Architecture Overview

BigQuery Omni is a multi-cloud version of BigQuery.

BigQuery Omni is a fully managed multi-tenant system. Customers do not provision their own compute resources.

The BigQuery Omni control plane runs in Google data centers as part of Google Cloud. Customers interact with BigQuery Omni via the BigQuery API (or Google Cloud Console) hosted by the control plane in Google Cloud. The control plane (Google Cloud) and data plane (AWS or Azure) are in the same jurisdiction.

The data plane is a multi-tenant, distributed query execution engine that is fully managed by Google.

BigQuery does not permanently store table data outside of the customer-managed storage service on Azure or AWS. It accesses data stored in AWS S3 or Azure Blob storage owned by the customer as external tables.

Data Flow between Google and AWS or Azure

Queries

This section describes the dataflow for queries (e.g. SELECT * FROM). It also applies to DDL statements (e.g. CREATE EXTERNAL TABLE).

Dataflow between Google and AWS or Azure for queries.

Step Google Cloud AWS or Azure
1 BigQuery control plane receive query jobs from the customer via Cloud Console or the BigQuery CLI/API.
2 BigQuery control plane sends query jobs for processing to BigQuery data plane (on AWS/Azure)
3 BigQuery data plane receives query from the control plane through a VPN connection.
4 BigQuery data plane reads table data from customer owned storage buckets (AWS S3 or Azure Blob storage)
5 BigQuery data plane runs the query job on table data. Processing of table data occurs in the select AWS or Azure region
6 Query result (up to 2 MB) is transmitted from data plane to control plane via VPN connection.
7 BigQuery control plane receives query job results for display to customer in response to query job. This data is stored temporarily (up to 24 hrs).
8 Query result is returned to the user.

Export Queries

This section describes the dataflow for export queries (e.g. EXPORT DATA SELECT * FROM …).

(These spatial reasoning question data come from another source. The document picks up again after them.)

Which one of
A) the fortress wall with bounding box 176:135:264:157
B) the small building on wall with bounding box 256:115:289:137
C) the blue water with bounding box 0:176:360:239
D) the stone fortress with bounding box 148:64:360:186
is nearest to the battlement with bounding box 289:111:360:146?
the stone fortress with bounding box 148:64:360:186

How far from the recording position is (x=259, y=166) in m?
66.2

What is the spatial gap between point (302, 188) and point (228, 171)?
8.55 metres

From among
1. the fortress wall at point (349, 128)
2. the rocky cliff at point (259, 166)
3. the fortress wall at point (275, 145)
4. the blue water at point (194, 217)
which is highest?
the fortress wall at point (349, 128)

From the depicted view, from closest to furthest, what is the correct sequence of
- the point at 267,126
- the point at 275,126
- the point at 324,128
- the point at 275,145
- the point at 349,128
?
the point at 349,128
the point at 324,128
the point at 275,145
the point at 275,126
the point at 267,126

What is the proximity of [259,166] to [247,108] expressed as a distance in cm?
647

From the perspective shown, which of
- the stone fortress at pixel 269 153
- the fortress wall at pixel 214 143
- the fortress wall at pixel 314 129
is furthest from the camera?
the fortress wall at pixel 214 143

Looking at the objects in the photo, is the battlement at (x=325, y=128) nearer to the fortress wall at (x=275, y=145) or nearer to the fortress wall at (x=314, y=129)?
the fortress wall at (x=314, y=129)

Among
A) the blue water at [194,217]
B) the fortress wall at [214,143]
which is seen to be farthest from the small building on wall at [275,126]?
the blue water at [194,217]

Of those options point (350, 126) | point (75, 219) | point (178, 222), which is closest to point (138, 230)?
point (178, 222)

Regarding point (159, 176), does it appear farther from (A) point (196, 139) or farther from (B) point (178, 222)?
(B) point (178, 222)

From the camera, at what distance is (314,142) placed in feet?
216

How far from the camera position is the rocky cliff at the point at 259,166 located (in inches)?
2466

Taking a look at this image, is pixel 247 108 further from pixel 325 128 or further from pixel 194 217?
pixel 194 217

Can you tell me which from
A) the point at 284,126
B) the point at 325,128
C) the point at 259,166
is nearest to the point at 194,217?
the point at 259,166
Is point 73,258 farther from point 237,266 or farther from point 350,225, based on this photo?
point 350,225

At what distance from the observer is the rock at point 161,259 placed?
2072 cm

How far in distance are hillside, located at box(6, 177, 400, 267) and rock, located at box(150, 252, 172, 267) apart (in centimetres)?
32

Dataflow between Google and AWS or Azure for export queries.

Step Google Cloud AWS or Azure
1 BigQuery control plane receive export query jobs from the customer via Cloud Console or the BigQuery CLI/API. The query contains the destination path for the query result in customer owned storage buckets (AWS S3 or Azure Blob storage)
2 BigQuery control plane sends export query jobs for processing to BigQuery data plane (on AWS/Azure)
3 BigQuery data plane receives export query from the control plane through VPN connection
4 BigQuery data plane reads table data from customer owned storage buckets (AWS S3 or Azure Blob storage)
5 BigQuery data plane runs the query job on table data. Processing of table data occurs in the select AWS or Azure region
6 BigQuery writes the query result to the specified destination path in customer owned storage buckets (AWS S3 or Azure Blob storage)